Method | Candidates | Run 1 | Run 2 | Run 3 | Run 4 | Run 5 | Min | Max | Mean | SD | Rank | Y | N |
---|---|---|---|---|---|---|---|---|---|---|---|---|---|
f32CPU_SV | 5000000 | 826.765 | 849.757 | 821.71 | 820.768 | 821.078 | 820.768 | 849.757 | 828.015 | 12.3965 | 9 | 1001 | 100 |
i32CPU_SV | 5000000 | 939.623 | 947.093 | 952.345 | 941.501 | 954.725 | 939.623 | 954.725 | 947.057 | 6.57454 | 10 | 1001 | 100 |
f32CPU_DV | 5000000 | 130.432 | 125.811 | 126.793 | 126.478 | 125.721 | 125.721 | 130.432 | 127.047 | 1.94481 | 6 | 1001 | 100 |
i32CPU_DV | 5000000 | 117.315 | 117.658 | 118.168 | 118.61 | 117.866 | 117.315 | 118.61 | 117.923 | 0.493645 | 5 | 1001 | 100 |
f32CPU_SM | 5000000 | 124.313 | 104.291 | 104.264 | 101.747 | 102.933 | 101.747 | 124.313 | 107.51 | 9.45234 | 4 | 1001 | 100 |
i32CPU_SM | 5000000 | 90.7281 | 95.7376 | 95.3606 | 92.9142 | 94.5655 | 90.7281 | 95.7376 | 93.8612 | 2.06021 | 3 | 1001 | 100 |
f32CPU_DM | 5000000 | 127.834 | 133.133 | 134.49 | 131.903 | 132.968 | 127.834 | 134.49 | 132.066 | 2.53797 | 8 | 1001 | 100 |
i32CPU_DM | 5000000 | 128.806 | 133.237 | 131.651 | 133.81 | 132.751 | 128.806 | 133.81 | 132.051 | 1.97979 | 7 | 1001 | 100 |
f32GPU_DV | 5000000 | 67.4017 | 68.5841 | 68.0146 | 68.9836 | 68.3605 | 67.4017 | 68.9836 | 68.2689 | 0.599003 | 1 | 1001 | 100 |
f32GPU_DM | 5000000 | 71.757 | 73.6774 | 73.7368 | 74.6015 | 73.9481 | 71.757 | 74.6015 | 73.5442 | 1.0642 | 2 | 1001 | 100 |
Here are some single benchmarks of the best performing CPU-based search i32CPU_SM
and the best best performing GPU-based search f32GPU_DV
:
Method | Candidates | Time (s) |
---|---|---|
i32CPU_SM | 10 000 000 | 192.9012858 |
f32GPU_DV | 10 000 000 | 136.936034 |
i32CPU_SM | 15 000 000 | 294.8084179 |
f32GPU_DV | 15 000 000 | 222.3788737 |
i32CPU_SM | 20 000 000 | 402.716955 |
f32GPU_DV | 20 000 000 | 281.232755 |
i32CPU_SM | 21 474 835 | 439.2972796 |
f32GPU_DV | 21 474 835 | failed |
You might notice that the maximum number of tested candidates is 21 474 835, this is because this results in 2 147 483 500 non-zero elements, close to the maximum of a signed int32 type value. Going beyond that is impossible with the provided implementation. In case you really need to go beyond that, please adapt the implementation accordingly (e.g. using unsigned int32 or int64 data types instead). See also this issue.

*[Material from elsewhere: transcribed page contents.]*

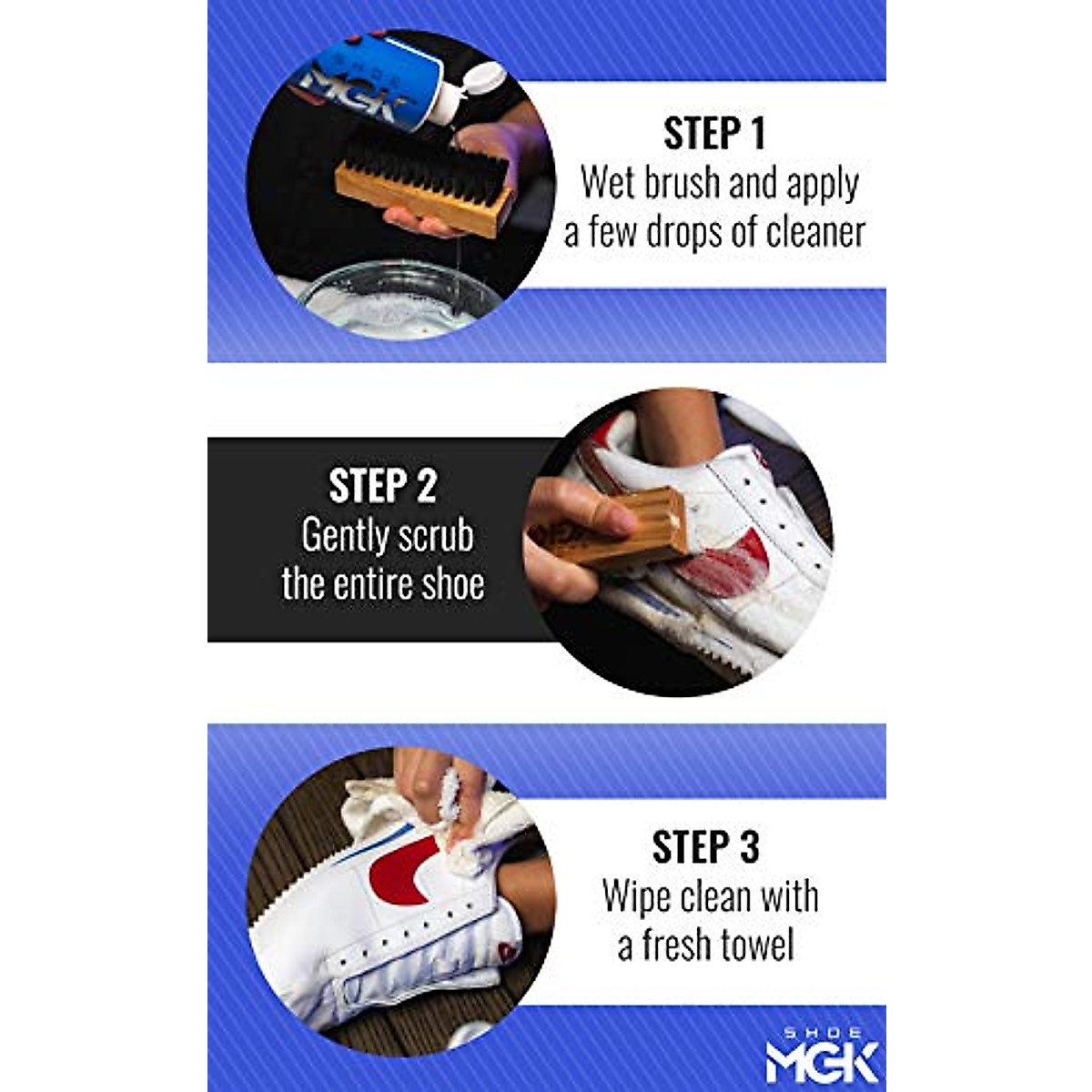 SHOE MGK

STEP 1
Wet brush and apply a few drops of cleaner

STEP 2
Gently scrub the entire shoe

STEP 3
Wipe clean with a fresh towel

SHOE MGK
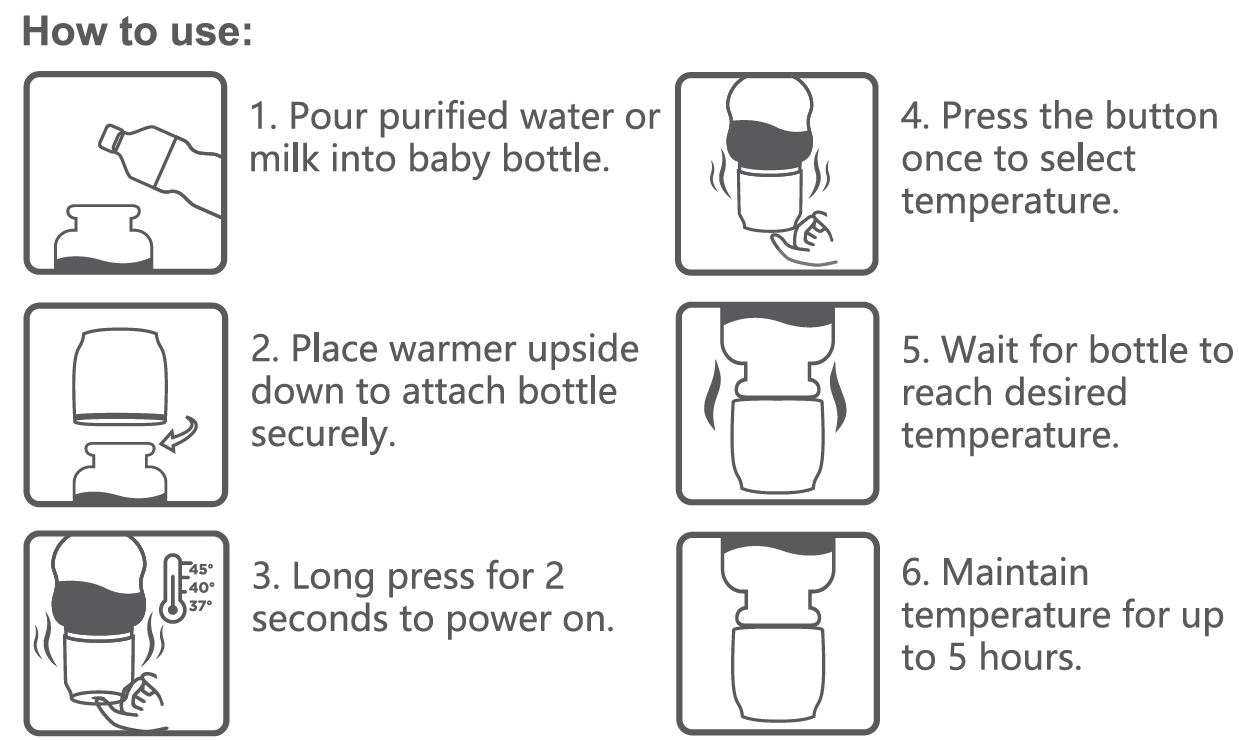 How to use:

1. Pour purified water or milk into baby bottle.

2. Place warmer upside down to attach bottle securely.

45°
40°
37°

3. Long press for 2 seconds to power on.

4. Press the button once to select temperature.

5. Wait for bottle to reach desired temperature.

6. Maintain temperature for up to 5 hours.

CPU-based sparse matrix * sparse matrix search is generally a good choice, no matter the system configuration. Choosing an Int32- or Float32-based approach usually does not make a considerable difference, we recommend going with the Int32 variant as it ensures better reproducibility of results, eliminating any kind of deviations due to floating point shenanigans. If a decent GPU (e.g. anything comparable to an Nvidia GeForce RTX 4060 Ti 16 GB or better) is available, running a GPU-based search is the more performant choice. We recommend going with the sparse matrix * dense vector approach as it requires less GPU memory. The GPU-based sparse matrix * sparse matrix search appears to be the worst of the tested methods, yielding very long computation times and exceedingly high memory usage. This is most likely due to the fact that the algorithm assumes that the resulting matrix is also sparse, which almost never will be the case.